Fluchtwege gab es eine Menge, die Ecke war bestens einsehbar. Sein Auftragnehmer musste jedoch kurz warten, da die Tür zur Taberna sich öffnete. Sabaco blickte an ihm vorbei, sah seinem kleinen Bruder nach, der allein die Taberna verließ und durch die dunkle Straße ging.

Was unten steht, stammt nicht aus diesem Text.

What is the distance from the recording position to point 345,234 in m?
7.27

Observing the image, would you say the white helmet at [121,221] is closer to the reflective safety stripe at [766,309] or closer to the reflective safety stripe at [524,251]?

Das Gefühl der Erleichterung, weil Ocella allein war, währte nur kurz, denn der Kleine verzog sich, ohne an dem Abend auch nur ein Wort mit ihm gewechselt zu haben. Das tat weh. Was war nur los? Sabaco hatte doch bei der Classis sein Bestes gegeben, nicht gezündelt, auch wenn er von den Flammen träumte. Er hatte sich auch nicht mehr geprügelt und die Frauen des Ortes, sogar die Huren, in Ruhe gelassen, was vor allem Neros Verdienst war, doch der Grund war ja egal. Fakt war, dass Sabaco sich in der Öffentlichkeit anständig benommen hatte. Auch Ocella selbst hatte er nicht mit seiner brüderlichen Zuneigung bedrängt, sondern ihn sein eigenes Leben führen lassen und seine Freiheiten nicht versucht zu beschneiden. Zu den beiden kurzen Konfrontationen mit Varro hatte er sich zusammengerissen und professionell agiert.
Sabaco fühlte sich wie ein Musterknabe. Es war doch alles so, wie Ocella es sich von seinem großen Bruder immer gewünscht hatte. Warum schnitt Ocella ihn trotzdem? Was fehlte? Was war zu viel? Er spürte Liebe und Schmerz, als er beobachtete, wie der kleine Bruder davonging. Erst, als Ocella aus seinem Blickfeld verschwand, richtete er seine Aufmerksamkeit auf sein Gegenüber. Der hatte sicher geschaut, wohin Sabaco die ganze Zeit so stierte, und daher Ocella gesehen. Zumindest ging Sabaco davon aus.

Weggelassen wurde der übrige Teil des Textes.